### Texto de la página

"""

De la peripecia militante de Juan Perdigón a unas breves consideraciones sobre el anarquismo hoy, con una muy subjetiva digresión final sobre la revolución como estado del alma (*). Julián Ayala Armas. La presentación de un libro es en cierta manera un ritual de la obviedad. Un libro se presenta por sí mismo y serán los lectores los que aceptándolo o rechazándolo dirán la primera y la última palabra acerca de él. Por otra parte, los que alguna vez nos hemos visto en esta situación nos hemos debatido -al menos es mi caso- entre la lealtad al autor, amigo muchas veces como ocurre ahora, y la lealtad al lector. Con la evidencia de que esta segunda lealtad es genérica y abstracta y la lealtad al autor pertenece plenamente al campo de lo concreto. No se entienda esto como una confesión de parcialidad a la hora de juzgar la obra que hoy nos ocupa, Entre el rubor de las auroras. Juan Perdigón: un majorero anarquista en Brasil, pero sí como testimonio de la dificultad de encontrar el equilibrio necesario para enfrentar esta tarea con objetividad.
VIDA DE UN REVOLUCIONARIO. Entre el rubor de las auroras -llamésmolo así para abreviar- nos narra parte de la vida de Joao Perdigao, traducción al portugués de Juan Perdigón, que nació en Casillas del Ángel, Fuerteventura, en 1895, y murió en Sorocaba, Brasil, en 1966, después de haber sido uno de los más destacados militantes anarquistas del movimiento obrero de aquel país en las primeras décadas del siglo pasado.

"""

Copia palabra por palabra el texto completo sobre Juan Perdigón.

[Ítems de razonamiento visoespacial]
"""

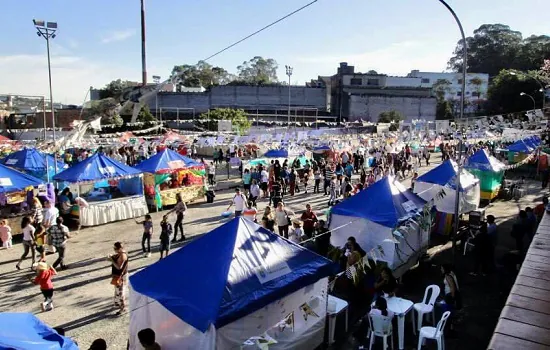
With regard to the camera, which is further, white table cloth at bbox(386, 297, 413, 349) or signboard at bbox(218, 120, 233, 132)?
signboard at bbox(218, 120, 233, 132)

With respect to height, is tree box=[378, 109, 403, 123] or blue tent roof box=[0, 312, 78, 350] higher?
tree box=[378, 109, 403, 123]

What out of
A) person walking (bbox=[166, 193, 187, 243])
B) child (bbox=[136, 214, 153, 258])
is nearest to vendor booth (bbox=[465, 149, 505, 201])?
person walking (bbox=[166, 193, 187, 243])

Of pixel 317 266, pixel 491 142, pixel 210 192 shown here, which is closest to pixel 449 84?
pixel 491 142

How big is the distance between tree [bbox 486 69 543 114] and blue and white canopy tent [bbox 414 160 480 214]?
47812 mm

"""

### Resultado del ejercicio
De la peripecia militante de Juan Perdigón a unas breves consideraciones sobre el anarquismo hoy, con una muy subjetiva digresión final sobre la revolución como estado del alma (*). Julián Ayala Armas. La presentación de un libro es en cierta manera un ritual de la obviedad. Un libro se presenta por sí mismo y serán los lectores los que aceptándolo o rechazándolo dirán la primera y la última palabra acerca de él. Por otra parte, los que alguna vez nos hemos visto en esta situación nos hemos debatido -al menos es mi caso- entre la lealtad al autor, amigo muchas veces como ocurre ahora, y la lealtad al lector. Con la evidencia de que esta segunda lealtad es genérica y abstracta y la lealtad al autor pertenece plenamente al campo de lo concreto. No se entienda esto como una confesión de parcialidad a la hora de juzgar la obra que hoy nos ocupa, Entre el rubor de las auroras. Juan Perdigón: un majorero anarquista en Brasil, pero sí como testimonio de la dificultad de encontrar el equilibrio necesario para enfrentar esta tarea con objetividad.
VIDA DE UN REVOLUCIONARIO. Entre el rubor de las auroras -llamésmolo así para abreviar- nos narra parte de la vida de Joao Perdigao, traducción al portugués de Juan Perdigón, que nació en Casillas del Ángel, Fuerteventura, en 1895, y murió en Sorocaba, Brasil, en 1966, después de haber sido uno de los más destacados militantes anarquistas del movimiento obrero de aquel país en las primeras décadas del siglo pasado.